→ **What you are asked to do**: Everything in the records should be repeated exactly, down to the last character.

(Input records begins)

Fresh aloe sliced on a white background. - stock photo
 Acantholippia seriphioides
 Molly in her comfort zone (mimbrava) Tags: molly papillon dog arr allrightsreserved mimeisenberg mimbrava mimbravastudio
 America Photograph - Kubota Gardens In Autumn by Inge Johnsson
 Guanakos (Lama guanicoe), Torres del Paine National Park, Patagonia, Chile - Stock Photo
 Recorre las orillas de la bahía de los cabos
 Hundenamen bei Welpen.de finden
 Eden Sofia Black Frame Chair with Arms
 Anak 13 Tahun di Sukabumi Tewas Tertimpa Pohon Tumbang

(Input records ends)

→ **Problem solution**:
Fresh aloe sliced on a white background. - stock photo
 Acantholippia seriphioides
 Molly in her comfort zone (mimbrava) Tags: molly papillon dog arr allrightsreserved mimeisenberg mimbrava mimbravastudio
 America Photograph - Kubota Gardens In Autumn by Inge Johnsson
 Guanakos (Lama guanicoe), Torres del Paine National Park, Patagonia, Chile - Stock Photo
 Recorre las orillas de la bahía de los cabos
 Hundenamen bei Welpen.de finden
 Eden Sofia Black Frame Chair with Arms
 Anak 13 Tahun di Sukabumi Tewas Tertimpa Pohon Tumbang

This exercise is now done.